Frankreichs Präsident Emmanuel Macron dürfte am 1. Januar widersprüchliche Gefühle haben. Einerseits könnte er sich freuen, endlich da zu sein, wo er immer schon hinwollte: an einer wichtigen Schaltstelle der EU. Andererseits fällt der französische EU-Ratsvorsitz mit dem Präsidentschaftswahlkampf in Frankreich zusammen, was eine Menge Stress bedeutet. Ganz zu schweigen von der Daueraufgabe, die Corona-Pandemie in den Griff zu bekommen.
Wahlen werden selten mit außenpolitischen Themen gewonnen, doch der EU-Ratsvorsitz bietet Macron eine gute Bühne, um für seine Agenda zu werben. „Dafür ist es wichtig, europäische Themen mit internen Themen zu verknüpfen“, sagt die Politikwissenschaftlerin Claire Demesmay im Gespräch mit der Nachrichtenagentur AFP. Ein „Europa, das schützt“, in dem es einheitlich Mindestlöhne geben soll, das spreche die Menschen in Frankreich durchaus an.

-.-.-

### [Aufgabenstellung]
1. Mit welchem Ereignis fällt der französische EU-Ratsvorsitz laut dem Text über Macron und den EU-Ratsvorsitz zusammen?
2. Setze den Text über Macron und den EU-Ratsvorsitz nach seinem letzten Satz fort.

### [Datensätze]
-.-.-

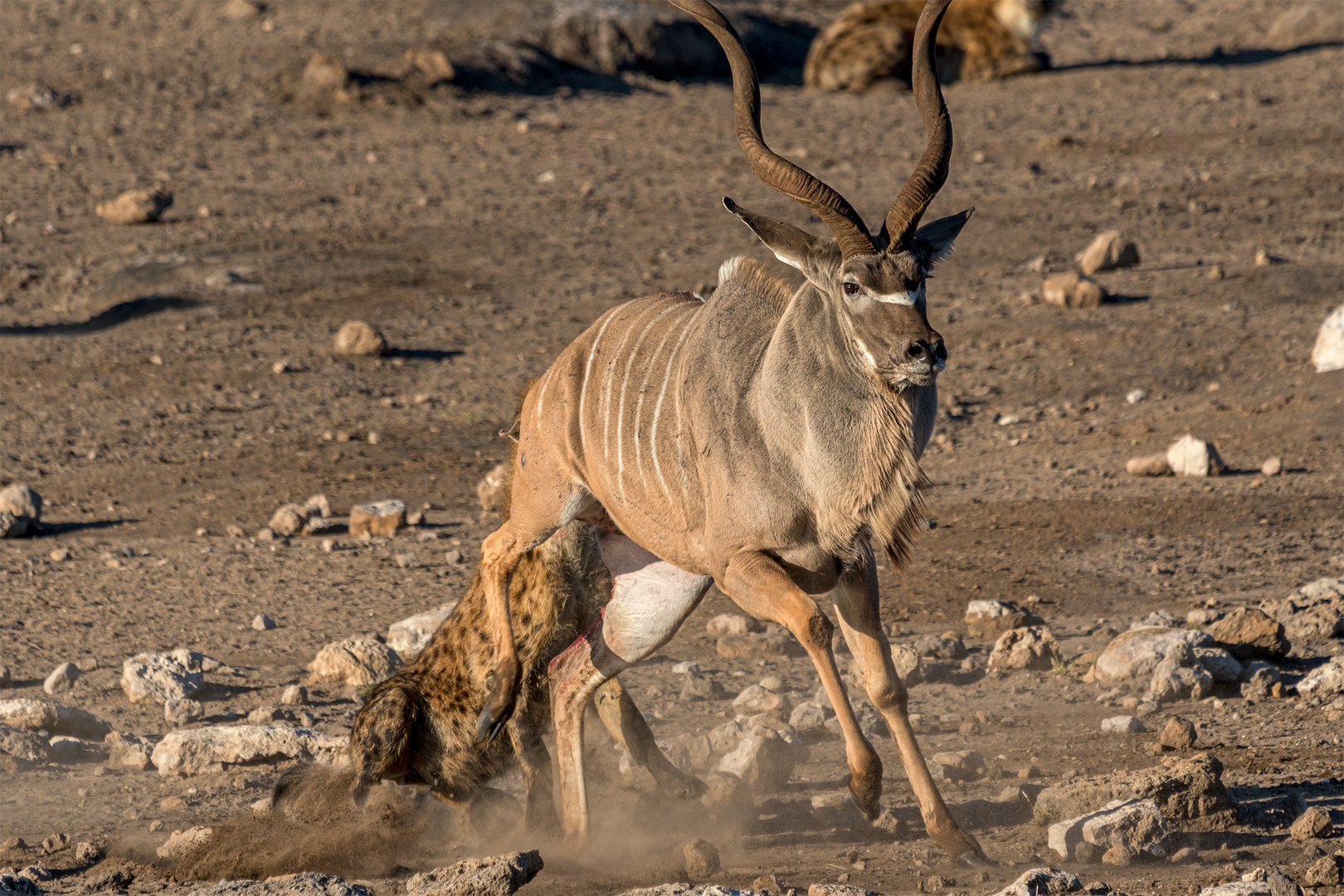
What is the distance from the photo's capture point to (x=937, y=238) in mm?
4777

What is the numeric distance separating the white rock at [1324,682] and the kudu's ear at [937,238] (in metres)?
2.46

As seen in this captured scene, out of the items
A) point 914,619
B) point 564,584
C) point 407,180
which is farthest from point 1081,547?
point 407,180

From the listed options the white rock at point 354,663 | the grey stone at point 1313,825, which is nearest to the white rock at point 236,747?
the white rock at point 354,663

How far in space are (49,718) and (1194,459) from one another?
229 inches

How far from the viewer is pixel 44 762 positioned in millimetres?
6129

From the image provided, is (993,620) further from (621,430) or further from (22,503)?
(22,503)

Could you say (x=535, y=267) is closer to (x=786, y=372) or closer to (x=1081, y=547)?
(x=1081, y=547)

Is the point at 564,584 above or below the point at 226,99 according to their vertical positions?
below

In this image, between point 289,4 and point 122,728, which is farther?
point 289,4

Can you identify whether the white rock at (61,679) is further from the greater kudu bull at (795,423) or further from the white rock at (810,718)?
the white rock at (810,718)

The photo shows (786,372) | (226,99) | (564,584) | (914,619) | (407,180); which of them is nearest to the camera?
(786,372)

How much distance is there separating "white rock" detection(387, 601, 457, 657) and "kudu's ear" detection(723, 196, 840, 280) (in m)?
3.07

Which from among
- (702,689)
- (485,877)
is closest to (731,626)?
(702,689)

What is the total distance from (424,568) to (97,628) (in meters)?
1.55
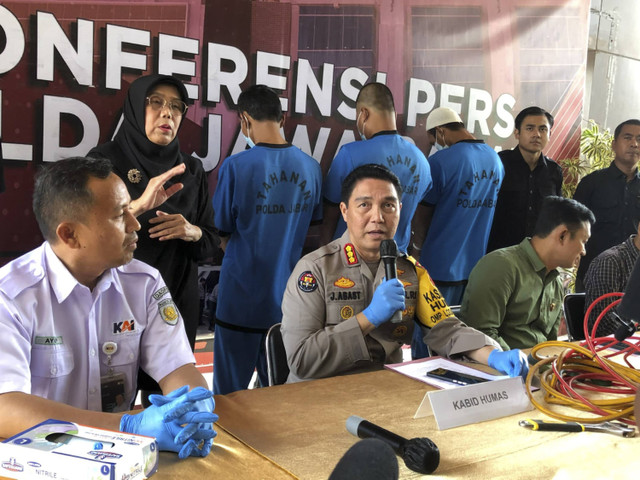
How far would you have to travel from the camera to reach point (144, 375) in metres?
1.93

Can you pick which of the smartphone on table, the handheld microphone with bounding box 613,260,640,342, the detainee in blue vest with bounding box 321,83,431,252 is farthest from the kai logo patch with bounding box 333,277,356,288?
the detainee in blue vest with bounding box 321,83,431,252

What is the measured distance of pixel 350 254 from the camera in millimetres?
2170

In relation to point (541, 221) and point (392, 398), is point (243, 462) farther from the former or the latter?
point (541, 221)

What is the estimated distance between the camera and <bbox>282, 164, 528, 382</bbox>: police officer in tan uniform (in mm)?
1937

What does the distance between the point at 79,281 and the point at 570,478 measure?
1.17 meters

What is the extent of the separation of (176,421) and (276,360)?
875 mm

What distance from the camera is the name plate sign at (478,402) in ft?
4.61

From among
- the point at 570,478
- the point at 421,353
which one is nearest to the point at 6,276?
the point at 570,478

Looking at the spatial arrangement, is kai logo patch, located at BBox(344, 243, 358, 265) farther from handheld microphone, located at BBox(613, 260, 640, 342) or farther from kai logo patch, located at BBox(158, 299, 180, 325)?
handheld microphone, located at BBox(613, 260, 640, 342)

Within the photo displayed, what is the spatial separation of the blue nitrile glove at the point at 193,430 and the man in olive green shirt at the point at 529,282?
4.71ft

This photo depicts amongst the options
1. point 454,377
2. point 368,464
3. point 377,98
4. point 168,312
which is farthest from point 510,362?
point 377,98

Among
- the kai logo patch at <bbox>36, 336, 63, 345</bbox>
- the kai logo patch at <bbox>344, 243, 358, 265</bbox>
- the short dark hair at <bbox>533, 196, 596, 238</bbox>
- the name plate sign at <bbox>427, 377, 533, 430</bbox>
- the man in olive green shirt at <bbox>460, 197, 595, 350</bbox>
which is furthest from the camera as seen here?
the short dark hair at <bbox>533, 196, 596, 238</bbox>

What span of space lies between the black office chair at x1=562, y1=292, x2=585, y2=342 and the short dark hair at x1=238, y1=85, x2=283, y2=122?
1482 mm

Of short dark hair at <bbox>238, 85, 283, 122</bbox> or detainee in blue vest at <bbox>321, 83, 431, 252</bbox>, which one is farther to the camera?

-.-.-

### [Lösungen]
1. Mit dem Präsidentschaftswahlkampf in Frankreich.

2.
Franzosen gefalle es auch, wenn ihr Präsident internationale Politiker empfange, sagt Demesmay. Auf dem Besuchsprogramm stehen ein gutes Dutzend Treffen im ganzen Land, unter anderem in Macrons Geburtsort Amiens, aber auch in Brest, Lens, Grenoble, Bordeaux und Marseille. Sollten diese Termine wegen der Corona-Infektionslage in Videokonferenzen umgewandelt werden, würde dies für Macron auch den Verlust vieler schöner Fototermine bedeuten. Angesichts der explodierenden Corona-Zahlen in Frankreich von zuletzt über 200.000 Neuinfektionen am Tag könnten die im Januar geplanten Termine als Präsenzveranstaltungen allerdings ausfallen.
Es ist nicht das erste Mal, dass ein französischer Präsident den EU-Ratsvorsitz übernimmt, ohne zu wissen, ob er ihn bis zum Ende innehat. 1995 gab es mitten während der Ratspräsidentschaft den Wechsel von François Mitterrand zu Jacques Chirac. Neu ist aber, dass Macron mit großer Wahrscheinlichkeit für seine Wiederwahl antreten und daher auch auf EU-Ebene seine Wähler überzeugen will.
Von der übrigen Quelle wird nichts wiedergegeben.